A little west of the well lies a large stone three or four foot high of sandstone. On this stone there are several crosses cut into it. This is called locally the Mass Stone. It is believed locally that Mass was said here in Penal times. The soldiers used be watching from Buckley’s Wood of Lackabeha and that people hearing the Mass were killed by soldiers. (387.100)


The Mass rock is just below the cross

We couldn’t see any sign of the crosses or the indents that once had been carved to hold two candles and a chalice – all too mossy and ivy covered. A good description of the Mass rock can be found here: findamassrock, an interesting site altogether.

Rounds & Pattern Day

The well was held in high regard and people would travel from all over the county to attend the pattern day and to pay rounds. The pattern day seems to have been the 15th August, the Feast of the Assumption, though different dates are given in the Schools’ Collection information. All accounts agreed that the period eight days before and eight days after the particular date in August was most holy.

People make their rounds eight days before and eight days after the 29th August. Every person makes three rounds as this fulfills the fifteen Decades of the Rosary. Every person kneels in five different places and says one Decade of the Rosary in each place. (387: 16)

The ritual required was clearly prescribed:

The visitor must say the Rosary, take a drink of the water and leave hanging on the palm tree bits of rags, medals, beads as an offering, and take home some of the water. (387:16)

No sign of any rags or offerings today, just a small statue of the BVM now headless nestling amongst the ferns.

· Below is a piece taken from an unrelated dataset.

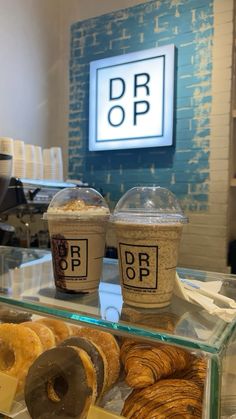 two cups of coffee sit on top of a counter with pastries and donuts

The only remaining statuary

Like many pattern days it attracted large crowds and invariably ended up in chaos:

On Patron Day, over twenty tents and shebeen shops would be seen here, the concourse of people so great that the entire place would be covered with horses and butts; and the dancing, singing and inevitable match-making went on… In the locality were many poteen stills, and generally this paton ended in faction fights. A fierce faction fight developed here one year, and a man returning homeward to Ballinbointir was passing down the boreen by Eddie Cotter’s when he was battered to death by a whole family who had laid there in ambush for him. Next patron day rain fell in bucketfuls, and this happening was remarked upon by young and old.

Sean Hartnett, Carrigtowhill, dated June 1997 (From a piece of paper shown to us by the family).

An annual Mass was held here until about 12 years ago when the task of maintaining and preparing the area became too great for the owner, and the then priest had little interest in keeping the tradition going. The daughter explained how her father had made a special table to replace the rock as an altar, had made wooden seats for the pilgrims and constructed steps for ease of access. These remnants could still be seen: lino by the mass rock, a jumble of timbers amongst the ivy and mossy stairs leading downwards.

A truly magical place with layers of meaning.

Special thanks to the FitzGerald family for their information about this well. The well is on private land so permission must be obtained.
Thank you also to Daniel Breen of Cork City Museum for his kind permission in allowing me to view the carvings.
The location of this well can be found in the Gazetteer.

5 thoughts on “Lady’s well, Ballycurrany

  1. Pingback: A Saintly Quartet around Midleton | Holy Wells of Cork

  2. Robert

    It does seem inappropriate to me that the carved figures are locked away in a museum. Perhaps for safe keeping – or perhaps because the local priest felt uncomfortable that these ‘rude idols’ were being venerated in a place that clearly has pagan connections. Another excellent report, Amanda!